Wait, let me backtrack. Yes, Albania is undeveloped – “the Yemen of Europe,” as Richard calls it. But it’s nowhere near as bad as described. And it’s a mixed lot. In Shkodra, the fourth biggest city, we found banks, restaurants open late, fancy hotels, parks, teenagers in trendy clothes, and lots of Mercedes-Benz. Here's Richard posing before the Rozafa castle of Shkodra - "quickly, before that gang of boys gets us":




Albania is a country in transition. After four decades of communist dictatorship, followed by a few years of social unrest in the 90s when the communist regime fell apart, and a 1997 rebellion that saw tanks patrolling the streets, Albania is now evolving into a capitalist-oriented, tourist-friendly place.

For dinner, we went to a beautiful stone restaurant that serves typical Albanian food.
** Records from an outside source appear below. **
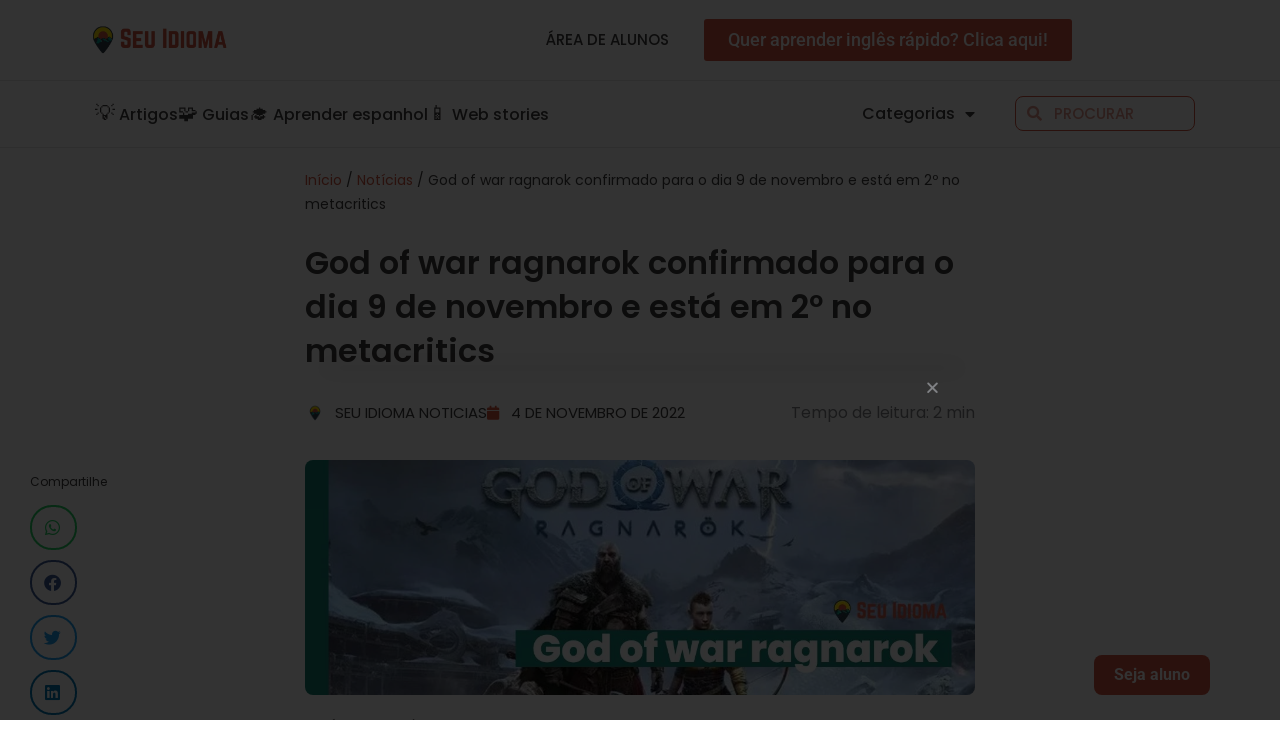

--- FILE ---
content_type: text/html; charset=utf-8
request_url: https://www.google.com/recaptcha/api2/aframe
body_size: 184
content:
<!DOCTYPE HTML><html><head><meta http-equiv="content-type" content="text/html; charset=UTF-8"></head><body><script nonce="nh9zzYbIebWwOULn5J-qfA">/** Anti-fraud and anti-abuse applications only. See google.com/recaptcha */ try{var clients={'sodar':'https://pagead2.googlesyndication.com/pagead/sodar?'};window.addEventListener("message",function(a){try{if(a.source===window.parent){var b=JSON.parse(a.data);var c=clients[b['id']];if(c){var d=document.createElement('img');d.src=c+b['params']+'&rc='+(localStorage.getItem("rc::a")?sessionStorage.getItem("rc::b"):"");window.document.body.appendChild(d);sessionStorage.setItem("rc::e",parseInt(sessionStorage.getItem("rc::e")||0)+1);localStorage.setItem("rc::h",'1768790253425');}}}catch(b){}});window.parent.postMessage("_grecaptcha_ready", "*");}catch(b){}</script></body></html>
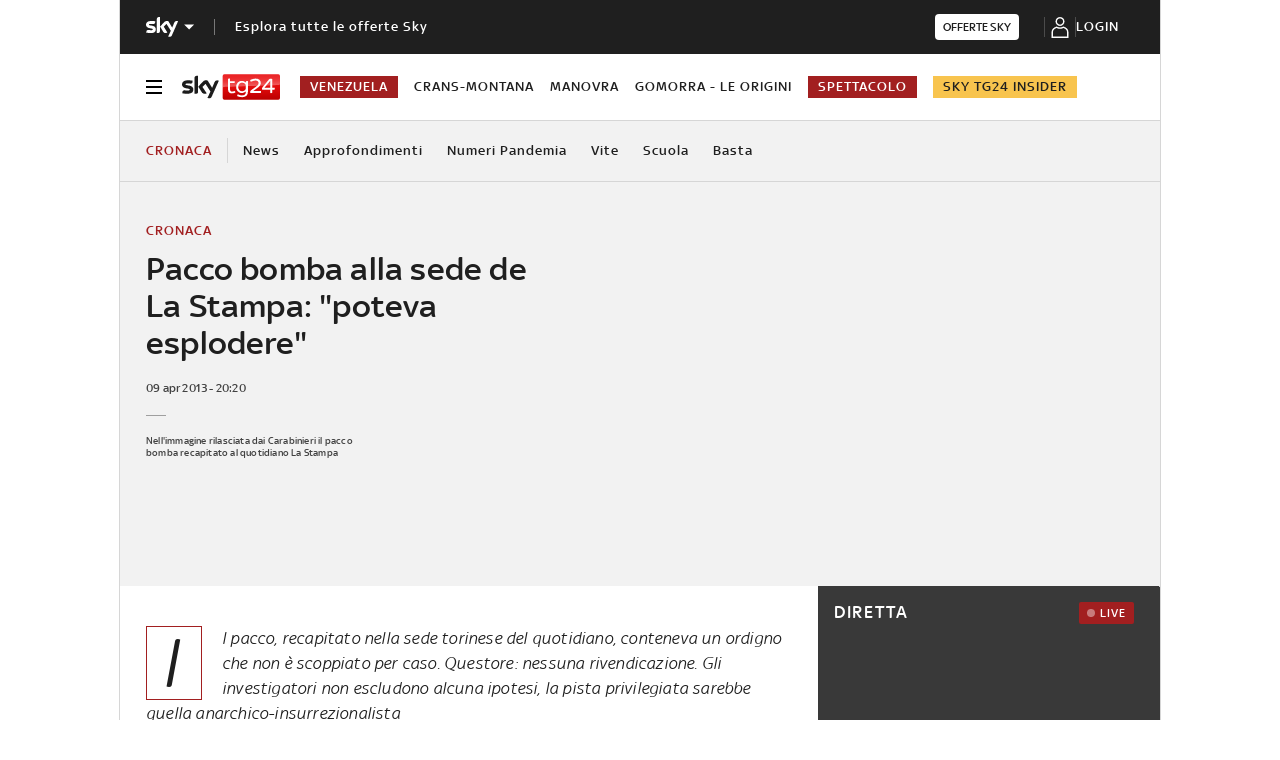

--- FILE ---
content_type: application/x-javascript
request_url: https://assets.adobedtm.com/27331c16692c/9a633647fd1e/6ec050e9818e/RC0d384f4691724af78ccefb1ebaeb753a-source.min.js
body_size: 418
content:
// For license information, see `https://assets.adobedtm.com/27331c16692c/9a633647fd1e/6ec050e9818e/RC0d384f4691724af78ccefb1ebaeb753a-source.js`.
_satellite.__registerScript('https://assets.adobedtm.com/27331c16692c/9a633647fd1e/6ec050e9818e/RC0d384f4691724af78ccefb1ebaeb753a-source.min.js', "function cmpSetLocalStorageByVendor(e,o,c){var a=\"false\";o&&null!=o.grants[c]&&o.grants[c].vendorGrant&&(a=\"true\"),\"5f1aada6b8e05c306c0597d7\"==c&&(document.cookie=\"consentCategory=\"+a),localStorage.setItem(e,a)}\"function\"==typeof __tcfapi?__tcfapi(\"addEventListener\",2,(function(){__tcfapi(\"getCustomVendorConsents\",2,(function(e){cmpSetLocalStorageByVendor(\"cmpConsentClicktale\",e,\"5ed79ad0af6fbe05caad4cbc\"),cmpSetLocalStorageByVendor(\"cmpConsentADFpub\",e,\"5e7ced57b8e05c5a7d171cda\"),cmpSetLocalStorageByVendor(\"cmpConsentComscore\",e,\"5efefe25b8e05c06542b2a77\"),cmpSetLocalStorageByVendor(\"cmpConsentDFP\",e,\"5f1aada6b8e05c306c0597d7\"),cmpSetLocalStorageByVendor(\"cmpConsentTNC\",e,\"5e865b37b8e05c6f984a37ee\"),cmpSetLocalStorageByVendor(\"cmpConsentAnonymized\",e,\"6274ee2d293cdf1bf415179b\"),cmpSetLocalStorageByVendor(\"cmpConsentSeedtag\",e,\"5ee15bc6b8e05c164d21c76b\"),_satellite.track(\"modifica-consenso\"),console.info(\"Direct call modifica-consenso inviata\")}))})):console.error(\"CMP API not available\");");

--- FILE ---
content_type: application/x-javascript;charset=utf-8
request_url: https://smetrics.sky.it/id?d_visid_ver=5.5.0&d_fieldgroup=A&mcorgid=1A124673527853290A490D45%40AdobeOrg&mid=37263122382372453429030374153499937612&ts=1769243136290
body_size: -37
content:
{"mid":"37263122382372453429030374153499937612"}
The owner approached us, wearing a white embroidered shirt, and red sash across his waist. “What do you want to eat – traditional?” Yes, we answered. And some Albanian wine, perhaps. We were expecting him to come back with some suggestions. But that was it. We never saw a menu or price list. We were never asked what we liked or didn’t like. First, some raki as an aperitif – mine cherry-flavored. Then some appetizers – stuffed grave vine leaves, fried cornbread, meat-filled pastry. Food just kept landing on the table. A selection of pickled vegetables; a dry, crumbling white cheese; flat bread; and meat of all kinds, grilled on the wood-fire oven. First wild boar sausage, then wild boar meat, then veal, then lamb. Each deliciously juicy. Every time the waiter deposited another item, he would say: “Good eat!” Best of all was an earthenware pot of a moist, soft cow’s cheese, boiled in oil and herbs and served hot.



The food was organic by default, the owner told us, because it all comes from the region, and farmers here can’t afford pesticides.

After dinner, we sat with Gjon Dukgilaj, the owner, and discussed the history of the restaurant, Albania and religion. More raki and tea arrived. He broke walnuts for us to eat as we spoke. Then he showed us around the restaurant, where he has innumerable old artifacts – swords, a weaving loom, traditional Albanian costumes. It’s a bit of a museum actually and he’s a bit of an anthropologist. “You know,” he said in all seriousness, “we were the real Egyptians.”

His theory is that when the sands overtook Egypt in Pharoanic times and the land became uninhabitable, the people migrated to Albania and their descendents became the Illyrians, who once populated the Dalmatian coast. Only in Albania did the Illyrian language – and to some degree the people – survive invasions, colonization and occupations by the Greeks, Romans, Slavs and Ottomans.

So his theory is that the Albanians’ ancestors are Egyptians. His proof?

In the ancient Pharoanic language, there are words that have no translation in Albanian. Ra, for example, was the last Pharoanic king, and means “fallen” in Albanian – “It’s a purely Illyrian word”. The Albanian people near-worship the serpent, adorned by the foreheads of ancient Egyptians. Albanian women similarly wore it, routinely until the 1960s. Gjon (pronounced John) went so far as to say that the Albanian flag – commonly accepted as an eagle – is actually two serpent heads.



Besides, he said, no one knows the roots of the Albanian language, one of the oldest in Europe. Maybe the Egypt connection provides some answers. After all, it was an Albanian, Mohammad Ali Pasha, who founded Egypt.

We strolled back to the hotel past a group of loud teenagers. The door to the hotel was unlocked and there was no reception, no guard, nothing but a narrow staircase and the shitty little key to our room. We already felt more comfortable in Albania, but Richard jammed a table behind the door just in case.